Rajagopal est un leader indien des paysans sans terre. Il a organisé plusieurs marches non-violentes pour faire reconnaître leurs droits. La dernière, « Jan Satyagraha » en 2012, avait réuni 100 000 manifestants et obtenu des concessions de la part du gouvernement.
Défendant les premiers acquis politiques de ces marches, il se projette sur la prochaine, qu’il souhaite universelle, à l’horizon 2020. Avec un objectif : un million de participants pour faire avancer la cause paysanne, en Inde et partout dans le monde.
Et un moyen pour lutter : porter une vision gandhiste de la non-violence à travers la constitution d’un grand mouvement social contre l’accaparement des terres.
Entretien exclusif.
Reporterre - Presque deux ans après votre dernière marche qui réclamait une nouvelle réforme agraire, qu’avez-vous obtenu ?
Rajagopal - Grâce à la loi qui a été votée et qui s’occupe des ressources foncières et forestières, 3,5 millions de personnes ont eu un nouvel accès aux terres. « L’accord des 10 points » que l’on a signé à l’issue de la marche en octobre 2012 prévoit aussi une loi qui reconnaisse la sanctuarisation de terres pour les plus démunis.
Ce n’est qu’un lopin de terre, ce n’est pas une maison, mais c’est déjà ça. Si tu as ta propre terre, tu peux construire ta propre cabane dessus et personne ne viendra te déloger avec un bulldozer, ce qui arrive de plus en plus aux paysans qui ne sont pas propriétaires.

**Consigne**. Poursuivez l'entretien ci-dessus avec Rajagopal sur les paysans sans terre, en reprenant juste après sa dernière phrase.

**Données brutes**.
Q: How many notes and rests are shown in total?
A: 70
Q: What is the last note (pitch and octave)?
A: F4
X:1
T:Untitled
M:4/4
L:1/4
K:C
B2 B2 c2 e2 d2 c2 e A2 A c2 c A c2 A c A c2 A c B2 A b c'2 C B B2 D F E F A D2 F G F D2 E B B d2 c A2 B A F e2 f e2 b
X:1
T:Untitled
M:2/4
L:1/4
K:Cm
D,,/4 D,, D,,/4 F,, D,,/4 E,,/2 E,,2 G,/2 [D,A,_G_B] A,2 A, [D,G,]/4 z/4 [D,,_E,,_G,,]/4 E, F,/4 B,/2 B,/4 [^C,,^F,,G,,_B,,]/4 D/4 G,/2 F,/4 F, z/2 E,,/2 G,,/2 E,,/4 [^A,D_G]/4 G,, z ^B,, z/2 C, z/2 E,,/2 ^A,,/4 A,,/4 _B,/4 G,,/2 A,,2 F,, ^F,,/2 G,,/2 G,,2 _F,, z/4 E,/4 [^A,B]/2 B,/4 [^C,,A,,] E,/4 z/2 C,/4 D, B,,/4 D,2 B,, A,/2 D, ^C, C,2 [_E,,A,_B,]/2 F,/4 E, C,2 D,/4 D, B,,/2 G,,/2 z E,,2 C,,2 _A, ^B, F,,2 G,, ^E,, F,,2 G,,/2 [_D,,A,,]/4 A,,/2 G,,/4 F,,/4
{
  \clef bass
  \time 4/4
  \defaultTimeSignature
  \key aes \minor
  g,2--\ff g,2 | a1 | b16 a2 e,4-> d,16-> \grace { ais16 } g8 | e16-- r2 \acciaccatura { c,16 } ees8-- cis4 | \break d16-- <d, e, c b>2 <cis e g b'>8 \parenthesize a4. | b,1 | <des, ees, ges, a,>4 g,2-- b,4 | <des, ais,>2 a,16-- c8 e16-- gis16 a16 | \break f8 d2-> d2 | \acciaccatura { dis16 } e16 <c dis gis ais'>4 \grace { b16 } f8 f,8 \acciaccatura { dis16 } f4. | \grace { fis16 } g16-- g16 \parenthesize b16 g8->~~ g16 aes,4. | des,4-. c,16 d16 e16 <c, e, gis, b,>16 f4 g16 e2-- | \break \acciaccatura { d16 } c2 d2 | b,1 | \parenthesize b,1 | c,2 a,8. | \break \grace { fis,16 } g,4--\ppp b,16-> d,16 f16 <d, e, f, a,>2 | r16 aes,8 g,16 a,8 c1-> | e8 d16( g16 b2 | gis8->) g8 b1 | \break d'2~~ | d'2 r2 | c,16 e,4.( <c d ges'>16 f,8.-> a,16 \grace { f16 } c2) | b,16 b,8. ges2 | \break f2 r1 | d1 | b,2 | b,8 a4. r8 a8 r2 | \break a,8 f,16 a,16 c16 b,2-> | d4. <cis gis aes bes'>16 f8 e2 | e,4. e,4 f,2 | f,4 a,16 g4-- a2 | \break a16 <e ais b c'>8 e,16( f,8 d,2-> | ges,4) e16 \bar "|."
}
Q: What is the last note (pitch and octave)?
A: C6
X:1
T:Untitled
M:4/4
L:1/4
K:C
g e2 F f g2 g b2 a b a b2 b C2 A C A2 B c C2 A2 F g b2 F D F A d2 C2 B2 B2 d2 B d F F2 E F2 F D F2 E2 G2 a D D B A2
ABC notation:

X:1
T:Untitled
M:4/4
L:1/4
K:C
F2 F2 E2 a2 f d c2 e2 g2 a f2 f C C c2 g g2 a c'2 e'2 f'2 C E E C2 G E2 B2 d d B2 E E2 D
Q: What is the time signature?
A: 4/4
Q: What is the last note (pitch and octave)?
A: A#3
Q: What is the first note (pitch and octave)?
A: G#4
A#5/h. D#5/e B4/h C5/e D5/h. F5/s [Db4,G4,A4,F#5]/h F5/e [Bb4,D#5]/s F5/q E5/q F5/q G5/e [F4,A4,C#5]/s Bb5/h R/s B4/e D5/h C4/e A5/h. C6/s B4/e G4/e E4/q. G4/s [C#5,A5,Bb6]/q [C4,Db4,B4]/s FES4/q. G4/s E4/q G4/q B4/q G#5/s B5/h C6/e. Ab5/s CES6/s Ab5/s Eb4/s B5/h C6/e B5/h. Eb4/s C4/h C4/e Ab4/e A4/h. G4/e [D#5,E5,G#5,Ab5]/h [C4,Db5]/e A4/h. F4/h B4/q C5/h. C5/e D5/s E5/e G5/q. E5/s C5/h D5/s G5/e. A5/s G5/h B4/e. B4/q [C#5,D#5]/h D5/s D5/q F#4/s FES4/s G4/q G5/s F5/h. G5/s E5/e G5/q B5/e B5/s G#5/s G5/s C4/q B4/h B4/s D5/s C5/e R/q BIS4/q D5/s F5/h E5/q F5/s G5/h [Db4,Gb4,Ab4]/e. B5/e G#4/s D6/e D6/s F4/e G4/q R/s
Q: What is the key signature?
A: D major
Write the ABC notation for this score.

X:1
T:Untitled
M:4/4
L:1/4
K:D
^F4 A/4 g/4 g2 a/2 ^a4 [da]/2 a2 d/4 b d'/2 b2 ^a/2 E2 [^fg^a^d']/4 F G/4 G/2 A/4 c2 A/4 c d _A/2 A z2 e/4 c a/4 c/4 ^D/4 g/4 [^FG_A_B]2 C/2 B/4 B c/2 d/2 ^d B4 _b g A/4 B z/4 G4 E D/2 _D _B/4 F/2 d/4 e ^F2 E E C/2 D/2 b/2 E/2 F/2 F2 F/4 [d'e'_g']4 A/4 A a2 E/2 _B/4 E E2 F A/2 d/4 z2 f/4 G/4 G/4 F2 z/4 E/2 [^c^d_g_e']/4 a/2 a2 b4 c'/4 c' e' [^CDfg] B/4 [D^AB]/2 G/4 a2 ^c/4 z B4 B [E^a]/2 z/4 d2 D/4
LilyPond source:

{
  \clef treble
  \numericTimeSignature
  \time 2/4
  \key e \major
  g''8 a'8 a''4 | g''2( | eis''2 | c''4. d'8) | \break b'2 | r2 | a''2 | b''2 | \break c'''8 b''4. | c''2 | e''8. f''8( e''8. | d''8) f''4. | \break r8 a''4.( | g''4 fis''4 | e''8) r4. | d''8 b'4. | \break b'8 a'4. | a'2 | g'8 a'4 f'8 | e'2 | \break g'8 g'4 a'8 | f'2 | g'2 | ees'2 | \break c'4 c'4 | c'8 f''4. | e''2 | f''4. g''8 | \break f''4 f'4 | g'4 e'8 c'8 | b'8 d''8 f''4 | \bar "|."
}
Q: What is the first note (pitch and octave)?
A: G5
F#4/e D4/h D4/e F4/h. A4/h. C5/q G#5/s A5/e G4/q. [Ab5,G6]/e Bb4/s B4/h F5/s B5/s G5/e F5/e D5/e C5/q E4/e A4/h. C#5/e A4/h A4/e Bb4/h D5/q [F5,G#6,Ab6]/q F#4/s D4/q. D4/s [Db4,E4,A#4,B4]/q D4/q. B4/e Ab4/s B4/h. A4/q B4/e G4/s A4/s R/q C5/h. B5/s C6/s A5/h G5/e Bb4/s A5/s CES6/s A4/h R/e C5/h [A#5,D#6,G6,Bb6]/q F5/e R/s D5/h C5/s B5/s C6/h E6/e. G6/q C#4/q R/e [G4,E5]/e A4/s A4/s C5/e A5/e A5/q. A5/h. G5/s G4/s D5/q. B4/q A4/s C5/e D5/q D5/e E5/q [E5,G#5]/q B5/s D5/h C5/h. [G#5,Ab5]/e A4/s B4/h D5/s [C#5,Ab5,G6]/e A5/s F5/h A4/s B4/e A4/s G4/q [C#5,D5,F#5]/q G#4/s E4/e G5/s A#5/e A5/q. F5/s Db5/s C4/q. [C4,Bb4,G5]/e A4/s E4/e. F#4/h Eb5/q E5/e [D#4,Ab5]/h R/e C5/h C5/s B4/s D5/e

**Réponse attendue**.
Et dans cette loi, nous demandons aussi la propriété conjointe, que la terre ne soit plus seulement au nom de l’homme, mais aussi de la femme. C’est un changement important qui se produit, la plupart des titres de propriétés que l’on va octroyer maintenant vont être à double-titularité.
Cette loi, la « Shelter Act », est déjà effective dans certains Etats en Inde, même si elle n’est pas encore approuvée. Elle doit l’être par le nouveau gouvernement, c’est pour cela qu’on se bat. L’important, c’est d’aller de l’avant.
La lutte contre l’accaparement des terres reste un enjeu majeur dans votre combat...
La situation reste très mauvaise : les petits paysans ne sont pas protégés et nous faisons face à des dispositions légales sur l’agriculture qui sont particulièrement défavorables.
La loi sur les ressources minières crée beaucoup de déplacements, la loi des zones économiques spéciales encourage l’artificialisation de vastes territoires agricoles ou encore la loi d’expropriation permet au gouvernement d’exproprier n’importe quelle terre de n’importe quel propriétaire, n’importe où.
Avec ces trois lois, il n’y a plus de place pour les petits paysans, seulement pour les grands agriculteurs. La terre est prise de partout en Inde.
Disparition des terres agricoles, suicides d’agriculteurs, le malaise paysan est un problème universel. Est-ce pour cela que vous souhaitez internationaliser votre mouvement de résistance ?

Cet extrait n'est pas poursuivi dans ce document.